Énoncé de l'exercice A -
Recopiez à l'identique, s'il vous plaît, le passage de l'extrait sur Lounis Aït Menguellet qui va de « L’artiste est à » jusqu'à « crient ses douleurs. ».

------------------------------------------------

Lounis Aït Menguellet, ce grand témoin de notre siècle

“J’ai fait un comme un rêve / aujourd’hui n’est pas comme hier…” chantait-il. Heureux le peuple qui fait sien un grand poète et chanteur comme Lounis Aït Menguellet.

L’artiste est à part. Inclassable. Insaisissable. Il y a l’homme, discret, qui chemine presque tranquille dans un monde pétri de fureur, de cuistrerie, semant au fil des ans et des chansons courage et grande générosité. Il y a cet homme qui tient ferme, sans faillir, son destin. Le citoyen de son pays et du monde qui dit en vers sa pensée et tresse avec une sincérité virginale l’histoire des siens et par-delà, toute l’humanité. Le compagnon fidèle et réservé. Le poète qui porte le verbe dans les blessures les plus insondables comme cet onguent magique que nos grands-mères nous appliquaient avec ce soin et cette conviction profonde de son efficience. Enfin, le montagnard resté chevillé à sa terre dans ses moindres empans, ses ruisseaux qui chantent les siècles, les femmes, les hommes, la joie et crient ses douleurs.

Cet homme né au mitan du siècle dernier, quatre ans seulement avant le tourbillon d’une des guerres de décolonisation les plus violentes. Lounis Aït Menguellet en sortira avec des images de braises rageantes, des chansons d’anthologie.

Il embrasse l’indépendance dans la force d’une jeunesse naissante. Avec passion et patience, le jeune barde fiévreux nous apprendra à penser l’amour presque contre les certitudes de toute une société encore vermoulue. Veilleur de nos nuits de doute, Lounis Aït Menguellet s’éprend des luttes nouvelles. Il s’emploie à interroger la société, à appostropher les siens, à rappeler le pouvoir à ses responsabilités. Mais toujours avec cette force tranquille, ce chant profond dénué de la moindre once de violence. “Inet tsid bɣir cwal”, chantait-il. Sans crier gare ! Ni convoquer les foudres du ciel. L’homme est ainsi fait. Droit dans les tempêtes. Serein face aux vents contraires.

------------------------------------------------

Énoncé de l'exercice B -
Mettez sous forme de liste JSON de chaînes les lignes des enregistrements allant de celle qui contient « Looking at the photograph, which » jusqu'à la fin des enregistrements, bornes comprises. Une chaîne par ligne, sans les lignes vides.

Données de relations spatiales -
------------------------------------------------

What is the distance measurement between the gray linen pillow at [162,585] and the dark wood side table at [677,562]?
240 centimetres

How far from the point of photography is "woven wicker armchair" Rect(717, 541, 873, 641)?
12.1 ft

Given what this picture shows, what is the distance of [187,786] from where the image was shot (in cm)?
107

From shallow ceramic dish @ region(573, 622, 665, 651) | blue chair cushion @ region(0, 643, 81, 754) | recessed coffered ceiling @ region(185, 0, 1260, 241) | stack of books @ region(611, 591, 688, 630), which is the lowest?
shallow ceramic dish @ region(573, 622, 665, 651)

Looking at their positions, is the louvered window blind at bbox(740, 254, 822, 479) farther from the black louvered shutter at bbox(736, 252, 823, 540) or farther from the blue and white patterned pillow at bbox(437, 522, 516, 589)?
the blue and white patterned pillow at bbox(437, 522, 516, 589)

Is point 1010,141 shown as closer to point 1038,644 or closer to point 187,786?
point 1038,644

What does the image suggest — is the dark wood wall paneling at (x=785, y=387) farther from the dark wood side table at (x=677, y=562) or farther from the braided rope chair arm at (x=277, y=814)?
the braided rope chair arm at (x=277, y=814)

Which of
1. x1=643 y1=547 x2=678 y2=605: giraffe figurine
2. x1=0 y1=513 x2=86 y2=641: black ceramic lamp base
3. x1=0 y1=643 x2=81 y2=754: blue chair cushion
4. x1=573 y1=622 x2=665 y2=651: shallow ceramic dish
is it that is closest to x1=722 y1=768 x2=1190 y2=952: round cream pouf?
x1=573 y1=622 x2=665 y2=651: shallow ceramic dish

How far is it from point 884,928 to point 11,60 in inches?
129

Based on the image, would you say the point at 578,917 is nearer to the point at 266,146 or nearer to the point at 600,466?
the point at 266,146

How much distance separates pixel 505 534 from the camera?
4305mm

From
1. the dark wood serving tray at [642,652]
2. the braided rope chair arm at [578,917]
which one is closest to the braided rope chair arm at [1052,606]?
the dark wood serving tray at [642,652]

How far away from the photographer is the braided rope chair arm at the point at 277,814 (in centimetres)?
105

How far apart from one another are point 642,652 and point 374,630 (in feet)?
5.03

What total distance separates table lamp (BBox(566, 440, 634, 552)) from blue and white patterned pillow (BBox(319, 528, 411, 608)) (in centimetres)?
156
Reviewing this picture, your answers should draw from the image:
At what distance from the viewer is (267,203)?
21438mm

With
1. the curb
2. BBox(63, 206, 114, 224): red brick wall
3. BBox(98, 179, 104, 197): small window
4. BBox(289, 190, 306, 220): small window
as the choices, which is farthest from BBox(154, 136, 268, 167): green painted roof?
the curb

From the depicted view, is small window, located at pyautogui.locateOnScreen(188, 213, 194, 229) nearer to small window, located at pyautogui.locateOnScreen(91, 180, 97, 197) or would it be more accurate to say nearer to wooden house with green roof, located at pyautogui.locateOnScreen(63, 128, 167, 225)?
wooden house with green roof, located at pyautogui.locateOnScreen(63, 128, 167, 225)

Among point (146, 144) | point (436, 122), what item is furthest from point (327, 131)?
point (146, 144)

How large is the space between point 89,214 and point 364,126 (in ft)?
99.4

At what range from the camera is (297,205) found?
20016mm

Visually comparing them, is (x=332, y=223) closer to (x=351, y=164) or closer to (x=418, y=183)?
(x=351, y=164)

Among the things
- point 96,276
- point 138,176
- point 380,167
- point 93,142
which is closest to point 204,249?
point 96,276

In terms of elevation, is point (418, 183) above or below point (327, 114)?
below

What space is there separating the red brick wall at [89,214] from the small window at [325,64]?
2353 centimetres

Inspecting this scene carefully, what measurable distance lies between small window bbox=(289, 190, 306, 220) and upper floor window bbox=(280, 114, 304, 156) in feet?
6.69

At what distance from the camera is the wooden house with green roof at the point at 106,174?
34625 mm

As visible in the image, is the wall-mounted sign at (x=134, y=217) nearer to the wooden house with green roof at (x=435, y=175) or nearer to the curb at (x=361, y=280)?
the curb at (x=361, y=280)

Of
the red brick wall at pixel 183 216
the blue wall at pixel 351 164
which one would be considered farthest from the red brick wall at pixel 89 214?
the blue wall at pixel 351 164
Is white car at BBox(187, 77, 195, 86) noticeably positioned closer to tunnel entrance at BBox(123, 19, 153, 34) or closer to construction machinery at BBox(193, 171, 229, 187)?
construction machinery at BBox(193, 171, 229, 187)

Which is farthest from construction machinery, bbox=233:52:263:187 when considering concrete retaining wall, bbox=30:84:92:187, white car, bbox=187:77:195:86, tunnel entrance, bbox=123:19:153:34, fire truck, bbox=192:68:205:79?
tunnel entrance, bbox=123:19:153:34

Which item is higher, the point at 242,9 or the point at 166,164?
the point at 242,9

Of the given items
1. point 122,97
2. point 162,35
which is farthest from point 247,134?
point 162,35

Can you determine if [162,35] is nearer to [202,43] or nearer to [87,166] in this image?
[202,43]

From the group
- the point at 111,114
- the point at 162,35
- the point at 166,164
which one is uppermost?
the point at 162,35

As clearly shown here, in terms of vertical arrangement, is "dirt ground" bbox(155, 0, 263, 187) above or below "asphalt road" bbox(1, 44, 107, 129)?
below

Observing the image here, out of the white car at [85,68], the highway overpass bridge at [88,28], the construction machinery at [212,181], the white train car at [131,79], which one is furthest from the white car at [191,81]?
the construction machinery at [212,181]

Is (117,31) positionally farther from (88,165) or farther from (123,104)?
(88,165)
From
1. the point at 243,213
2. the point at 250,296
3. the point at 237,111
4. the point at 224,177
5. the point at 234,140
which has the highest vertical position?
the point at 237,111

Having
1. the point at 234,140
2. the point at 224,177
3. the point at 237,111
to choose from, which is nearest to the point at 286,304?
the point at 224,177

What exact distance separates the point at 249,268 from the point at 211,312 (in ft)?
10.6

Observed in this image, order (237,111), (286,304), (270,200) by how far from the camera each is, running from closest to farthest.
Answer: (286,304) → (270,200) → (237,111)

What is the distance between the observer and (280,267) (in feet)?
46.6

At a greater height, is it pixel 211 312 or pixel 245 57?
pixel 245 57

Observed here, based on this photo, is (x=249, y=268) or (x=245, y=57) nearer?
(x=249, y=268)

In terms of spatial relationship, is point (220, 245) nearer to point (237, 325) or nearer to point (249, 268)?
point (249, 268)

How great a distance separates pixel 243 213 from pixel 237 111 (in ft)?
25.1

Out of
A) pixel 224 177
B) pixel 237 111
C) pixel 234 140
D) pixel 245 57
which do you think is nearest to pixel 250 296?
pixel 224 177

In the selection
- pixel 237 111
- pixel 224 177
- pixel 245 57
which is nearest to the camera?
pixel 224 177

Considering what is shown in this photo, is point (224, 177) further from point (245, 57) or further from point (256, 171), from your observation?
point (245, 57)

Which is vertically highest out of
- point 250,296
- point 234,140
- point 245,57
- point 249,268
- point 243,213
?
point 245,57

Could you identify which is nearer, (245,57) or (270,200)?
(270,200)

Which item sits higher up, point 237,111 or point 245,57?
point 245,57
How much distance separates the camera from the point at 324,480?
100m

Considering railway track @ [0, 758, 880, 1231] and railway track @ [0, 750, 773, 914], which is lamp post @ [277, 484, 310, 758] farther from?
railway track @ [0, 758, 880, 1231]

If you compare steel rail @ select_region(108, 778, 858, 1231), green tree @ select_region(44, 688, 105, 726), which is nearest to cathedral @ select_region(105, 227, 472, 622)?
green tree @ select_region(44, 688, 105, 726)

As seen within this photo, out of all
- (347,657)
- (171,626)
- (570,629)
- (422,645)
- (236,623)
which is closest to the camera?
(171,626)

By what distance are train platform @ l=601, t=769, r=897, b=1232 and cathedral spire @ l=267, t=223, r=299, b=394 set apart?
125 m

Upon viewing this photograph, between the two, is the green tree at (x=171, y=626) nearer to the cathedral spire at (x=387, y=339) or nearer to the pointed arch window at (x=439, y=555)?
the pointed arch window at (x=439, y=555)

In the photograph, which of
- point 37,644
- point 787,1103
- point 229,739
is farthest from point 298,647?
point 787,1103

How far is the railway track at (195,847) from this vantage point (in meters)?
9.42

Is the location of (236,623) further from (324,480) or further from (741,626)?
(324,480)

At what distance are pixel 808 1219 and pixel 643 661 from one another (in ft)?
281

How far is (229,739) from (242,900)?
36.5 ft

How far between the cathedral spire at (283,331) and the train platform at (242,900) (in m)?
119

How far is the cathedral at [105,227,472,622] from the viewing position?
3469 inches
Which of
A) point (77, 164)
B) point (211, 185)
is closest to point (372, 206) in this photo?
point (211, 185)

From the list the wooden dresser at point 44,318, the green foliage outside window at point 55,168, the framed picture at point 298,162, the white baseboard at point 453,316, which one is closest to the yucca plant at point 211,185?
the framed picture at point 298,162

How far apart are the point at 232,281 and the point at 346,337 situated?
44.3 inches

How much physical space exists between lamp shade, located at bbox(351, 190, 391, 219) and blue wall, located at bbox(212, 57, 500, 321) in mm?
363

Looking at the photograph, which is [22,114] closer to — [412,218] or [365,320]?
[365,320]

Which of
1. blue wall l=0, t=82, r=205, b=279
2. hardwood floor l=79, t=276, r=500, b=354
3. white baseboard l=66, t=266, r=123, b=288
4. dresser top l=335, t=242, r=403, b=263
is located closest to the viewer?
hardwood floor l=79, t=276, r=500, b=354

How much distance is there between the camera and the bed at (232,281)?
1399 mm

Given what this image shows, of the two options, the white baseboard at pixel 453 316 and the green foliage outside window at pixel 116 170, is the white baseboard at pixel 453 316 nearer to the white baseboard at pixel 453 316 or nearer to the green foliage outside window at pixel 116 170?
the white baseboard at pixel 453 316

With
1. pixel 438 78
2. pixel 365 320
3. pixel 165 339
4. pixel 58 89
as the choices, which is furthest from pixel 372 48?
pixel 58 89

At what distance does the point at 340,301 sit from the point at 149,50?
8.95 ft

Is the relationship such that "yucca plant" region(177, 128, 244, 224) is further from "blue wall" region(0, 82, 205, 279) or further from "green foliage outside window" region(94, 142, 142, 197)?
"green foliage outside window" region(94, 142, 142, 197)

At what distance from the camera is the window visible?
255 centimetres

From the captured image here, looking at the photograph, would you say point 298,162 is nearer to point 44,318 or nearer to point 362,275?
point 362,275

------------------------------------------------

Résultat de l'exercice A -
L’artiste est à part. Inclassable. Insaisissable. Il y a l’homme, discret, qui chemine presque tranquille dans un monde pétri de fureur, de cuistrerie, semant au fil des ans et des chansons courage et grande générosité. Il y a cet homme qui tient ferme, sans faillir, son destin. Le citoyen de son pays et du monde qui dit en vers sa pensée et tresse avec une sincérité virginale l’histoire des siens et par-delà, toute l’humanité. Le compagnon fidèle et réservé. Le poète qui porte le verbe dans les blessures les plus insondables comme cet onguent magique que nos grands-mères nous appliquaient avec ce soin et cette conviction profonde de son efficience. Enfin, le montagnard resté chevillé à sa terre dans ses moindres empans, ses ruisseaux qui chantent les siècles, les femmes, les hommes, la joie et crient ses douleurs.

Résultat de l'exercice B -
[
  "Looking at the photograph, which is [22,114] closer to — [412,218] or [365,320]?",
  "[365,320]",
  "Which of",
  "1. blue wall l=0, t=82, r=205, b=279",
  "2. hardwood floor l=79, t=276, r=500, b=354",
  "3. white baseboard l=66, t=266, r=123, b=288",
  "4. dresser top l=335, t=242, r=403, b=263",
  "is located closest to the viewer?",
  "hardwood floor l=79, t=276, r=500, b=354",
  "How much distance is there between the camera and the bed at (232,281)?",
  "1399 mm",
  "Given what this image shows, of the two options, the white baseboard at pixel 453 316 and the green foliage outside window at pixel 116 170, is the white baseboard at pixel 453 316 nearer to the white baseboard at pixel 453 316 or nearer to the green foliage outside window at pixel 116 170?",
  "the white baseboard at pixel 453 316",
  "With",
  "1. pixel 438 78",
  "2. pixel 365 320",
  "3. pixel 165 339",
  "4. pixel 58 89",
  "as the choices, which is furthest from pixel 372 48?",
  "pixel 58 89",
  "At what distance does the point at 340,301 sit from the point at 149,50?",
  "8.95 ft",
  "Is the relationship such that \"yucca plant\" region(177, 128, 244, 224) is further from \"blue wall\" region(0, 82, 205, 279) or further from \"green foliage outside window\" region(94, 142, 142, 197)?",
  "\"green foliage outside window\" region(94, 142, 142, 197)",
  "At what distance from the camera is the window visible?",
  "255 centimetres",
  "From the captured image here, looking at the photograph, would you say point 298,162 is nearer to point 44,318 or nearer to point 362,275?",
  "point 362,275"
]